## QUOTED PASSAGE
Takeout rates across all pools will be simplified and reduced by about 20 percent at Canterbury Park this season, giving the track the lowest rates in the whole of America, Eric Halstrom, VP of Racing Operations, and Randy Sampson, President and CEO, jointly announced today.
The move applies to Canterbury Park’s entire 69-day Thoroughbred and Quarter Horse race meet this year. Straight wagers on Win, Place and Show (WPS) betting will be the lowest in the country at 15 percent. All other exotic wagers will have a takeout rate of 18 percent.
This is a bold and dramatic move that deserves the attention and bankroll of all Thoroughbred racing bettors.
The competition for the gaming and entertainment dollar has increased significantly over the past two decades. The Thoroughbred racing industry has not been responsive to these other forms of gaming competition in how it prices and presents its product.
Pari-mutuel wagering on Thoroughbred racing peaked in 2003 at $15.18 billion. Handle in 2015 was $10.66 billion, or a decline of 29.8 percent, over the 13 years.
There are a number of reasons. However, the lack of willingness of racetracks to address the pricing of the product has been a major factor.
Despite strong leadership from the HorsePlayers Association of North America (HANA), which has produced excellent analytical information, the racetracks have generally been unresponsive to testing alternative pricing methods in the highly competitive gaming market.
Here is a document prepared by HANA President Jeff Platt on the group’s position on takeout. And here he writes about a Takeout Elasticity Model that demonstrates the opportunity presented by potential takeout reductions. If you have read this far into this article, you must be interested in takeout and I strongly advise you to read both these articles.

## DATASET SECTION
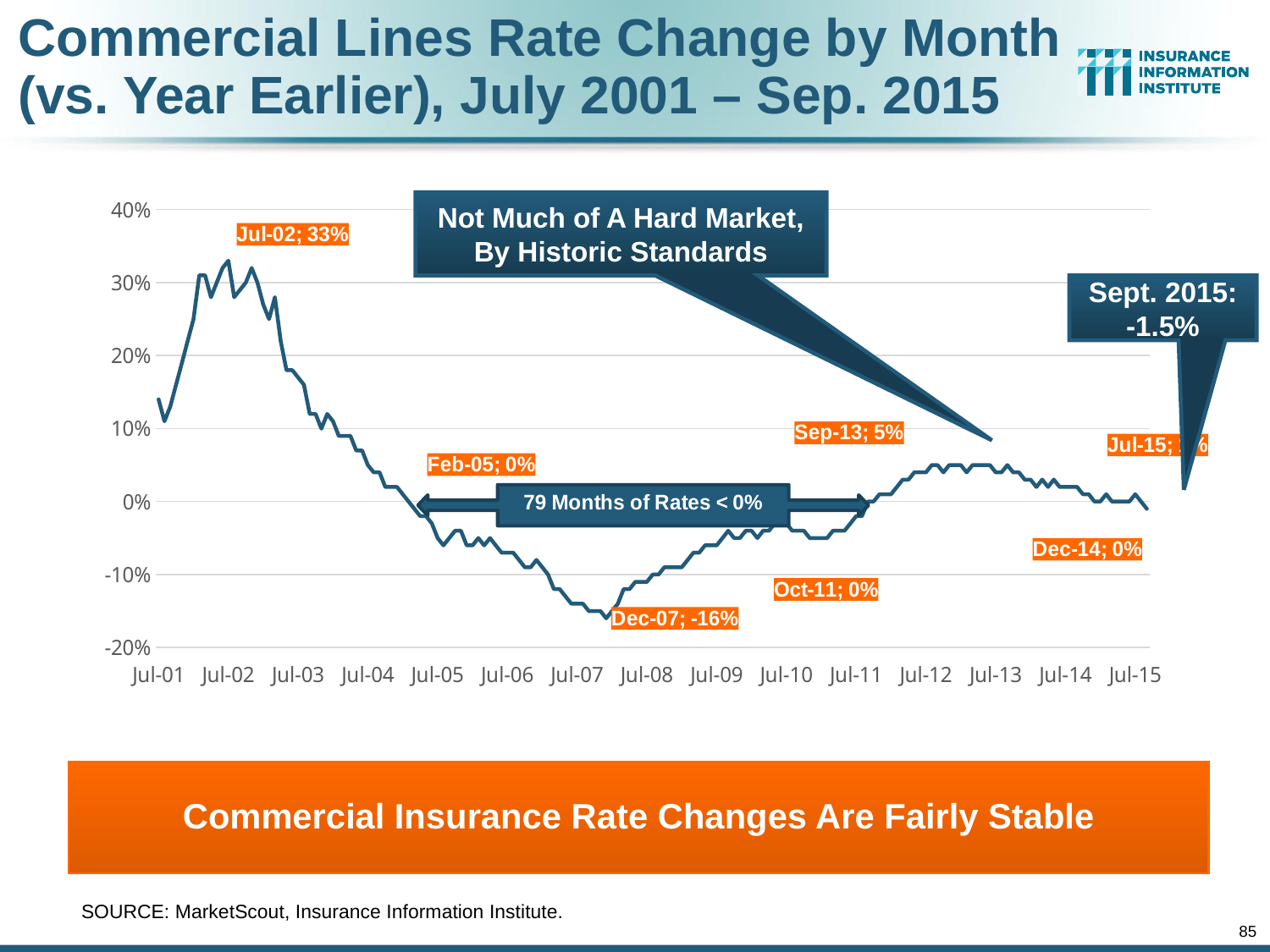
What kind of chart is shown on the slide? line chart Which labeled month has the lowest rate change? Dec-07 What was the commercial lines rate change in Sep-13? 5% Which labeled month has the highest rate change? Jul-02 What was the commercial lines rate change in Feb-05? 0% What is the difference in percentage points between the Jul-02 value and the Dec-07 value? 49 percentage points What was the commercial lines rate change in Dec-07? -16% Is the value for Jul-08 greater or less than 0%? less Does the rate change rise or fall between Jul-02 and Dec-07? fall Which is larger, the rate change in Jul-02 or in Sep-13? Jul-02 What was the commercial lines rate change in Jul-02? 33% What rate change does the callout give for Sept. 2015? -1.5%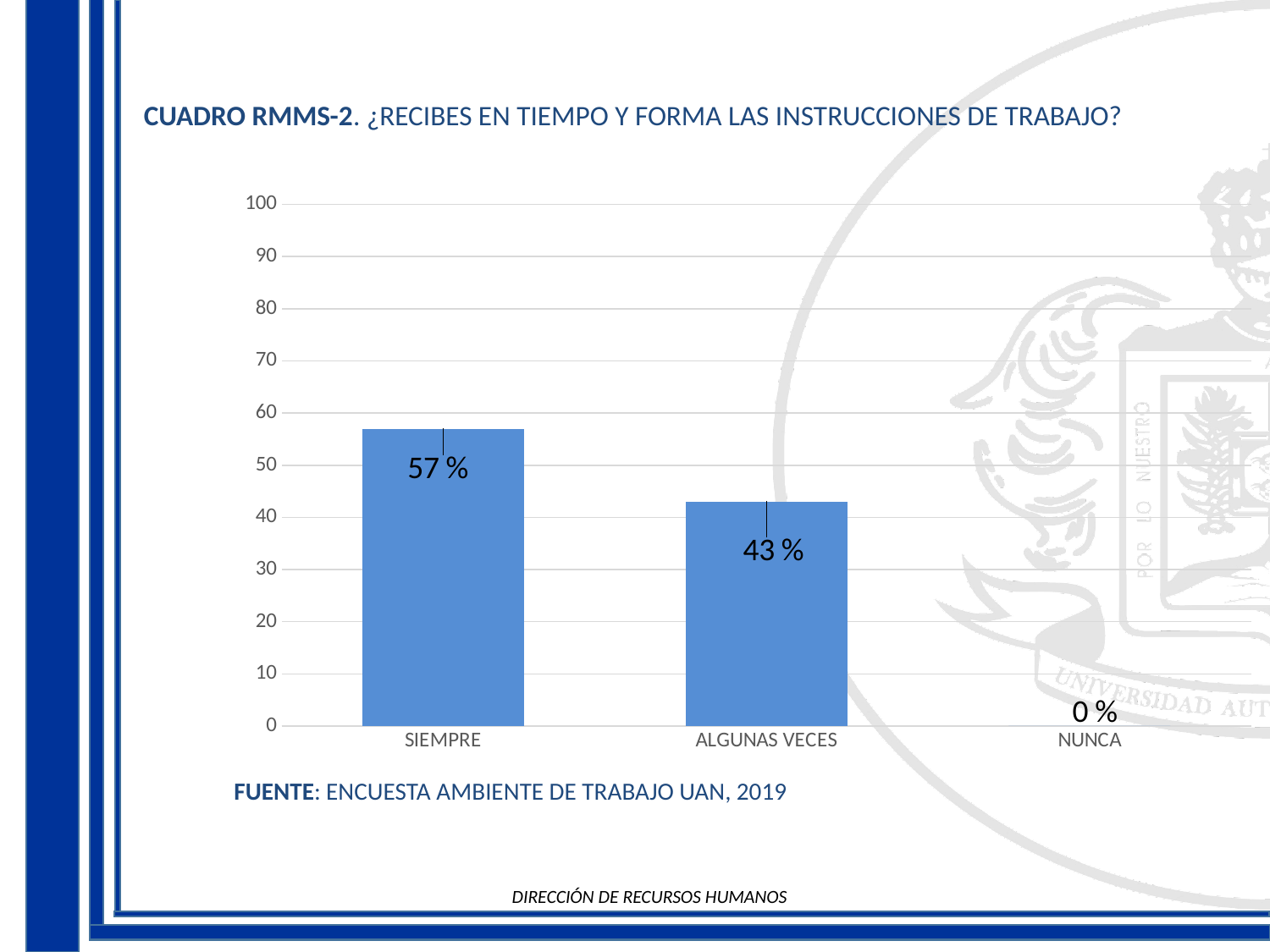
Which is larger, the value for SIEMPRE or the value for ALGUNAS VECES? SIEMPRE What source is cited below the chart? ENCUESTA AMBIENTE DE TRABAJO UAN, 2019 Which category has the lowest value? NUNCA What is the value for ALGUNAS VECES? 43 % What is the difference between the values for SIEMPRE and ALGUNAS VECES? 14 % Is the value for SIEMPRE greater or less than 50? greater What is the value for SIEMPRE? 57 % Is the value for ALGUNAS VECES greater or less than 50? less How many categories are shown on the x axis? 3 What kind of chart is shown on the slide? bar chart What is the value for NUNCA? 0 % Which category has the highest value? SIEMPRE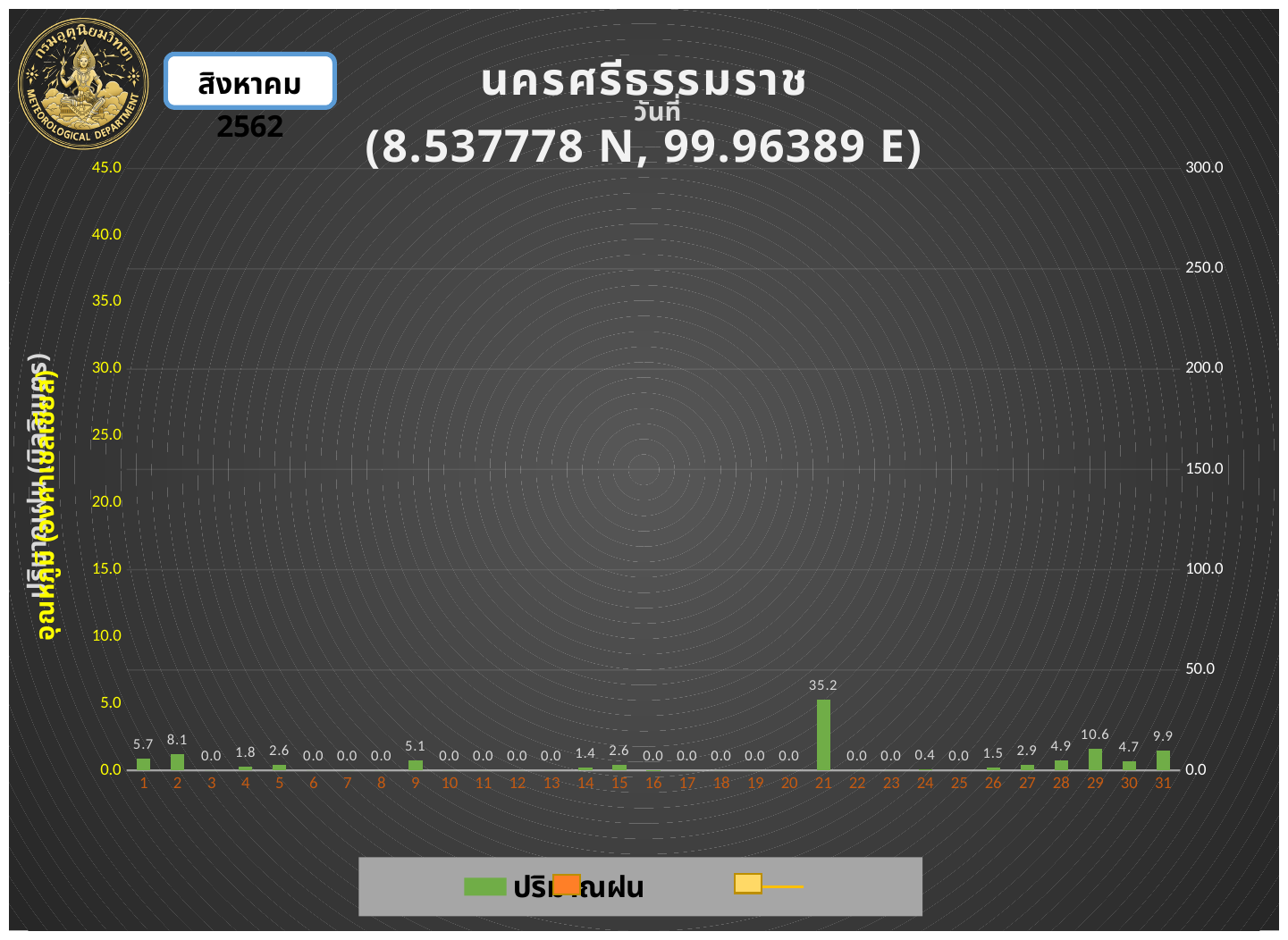
What is the difference between the values for day 31 and day 30? 5.2 What is the value shown for day 2? 8.1 What is the rainfall value shown for day 21? 35.2 Which is larger, the value for day 28 or the value for day 27? day 28 Which is larger, the value for day 1 or the value for day 9? day 1 What is the difference between the values for day 21 and day 29? 24.6 Which day has the highest rainfall value? 21 What is the value shown for day 29? 10.6 What is the value shown for day 24? 0.4 What month and year are shown in the box at the top left of the slide? สิงหาคม 2562 How many days are shown on the x axis? 31 What kind of chart is shown on the slide? bar chart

## TO DO
1. Write out the Canterbury Park takeout article word for word from "This is a bold" up to and including "the 13 years.".
2. Answer these from the Canterbury Park takeout article:
(a) How many days long is this year's race meet at Canterbury Park?
(b) What takeout rate will exotic wagers carry?
(c) In which year did pari-mutuel wagering on Thoroughbred racing reach its peak?
The material here is unrelated to the Canterbury Park takeout article.

## RESULTS BY TASK
1.
This is a bold and dramatic move that deserves the attention and bankroll of all Thoroughbred racing bettors.
The competition for the gaming and entertainment dollar has increased significantly over the past two decades. The Thoroughbred racing industry has not been responsive to these other forms of gaming competition in how it prices and presents its product.
Pari-mutuel wagering on Thoroughbred racing peaked in 2003 at $15.18 billion. Handle in 2015 was $10.66 billion, or a decline of 29.8 percent, over the 13 years.

2.
(a) 69 days
(b) 18 percent
(c) 2003